Task prompt:
Only the closing stretch of the material is wanted: the line containing "family: Bovidae" and every line after it, transcribed exactly.

_ _ _ _ _ _ _

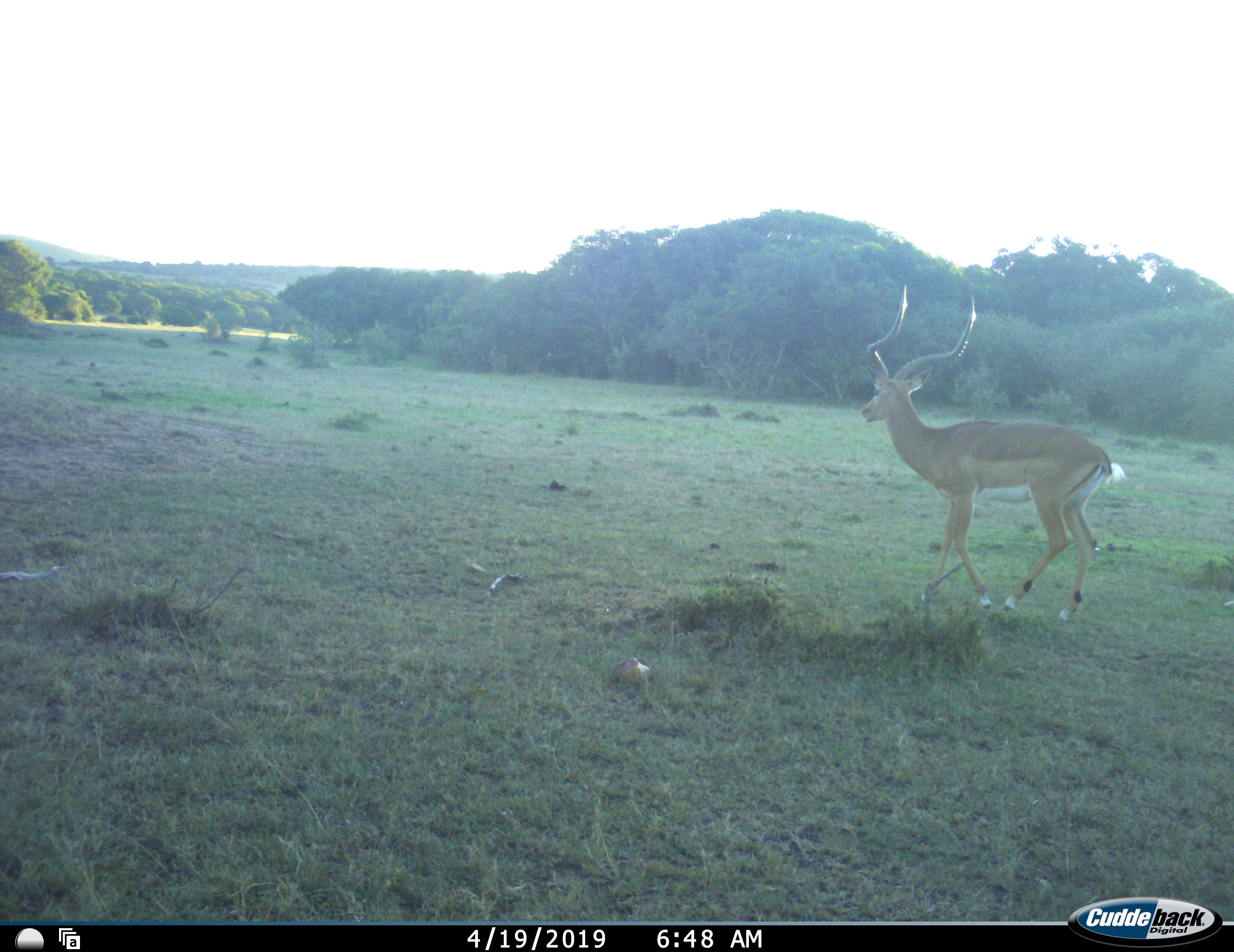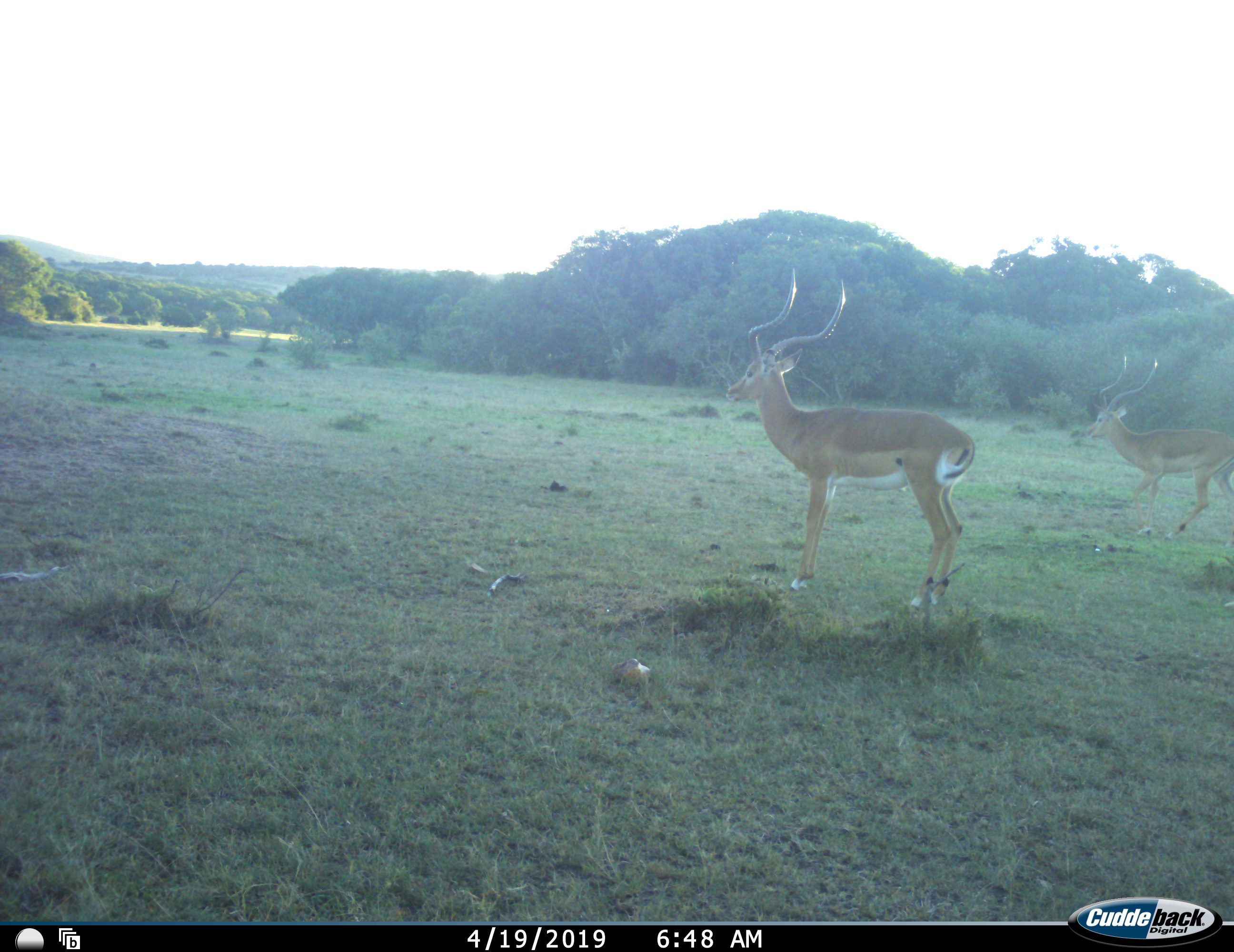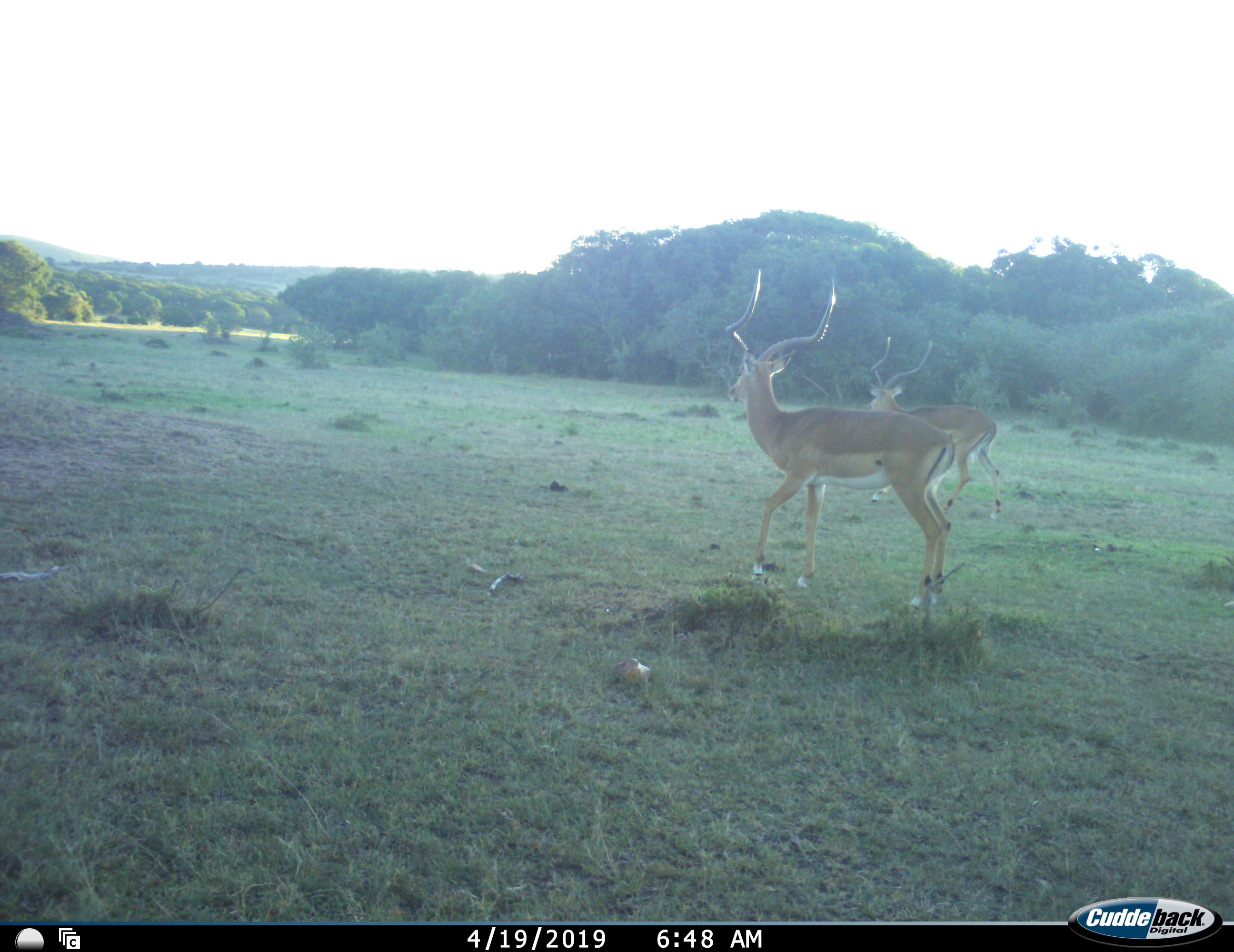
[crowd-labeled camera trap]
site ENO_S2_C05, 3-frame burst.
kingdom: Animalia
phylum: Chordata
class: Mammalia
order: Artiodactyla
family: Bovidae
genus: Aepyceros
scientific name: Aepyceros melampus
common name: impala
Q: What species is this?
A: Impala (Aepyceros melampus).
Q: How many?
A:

_ _ _ _ _ _ _

Exercise solution:
family: Bovidae
genus: Aepyceros
scientific name: Aepyceros melampus
common name: impala
Q: What species is this?
A: Impala (Aepyceros melampus).
Q: How many?
A:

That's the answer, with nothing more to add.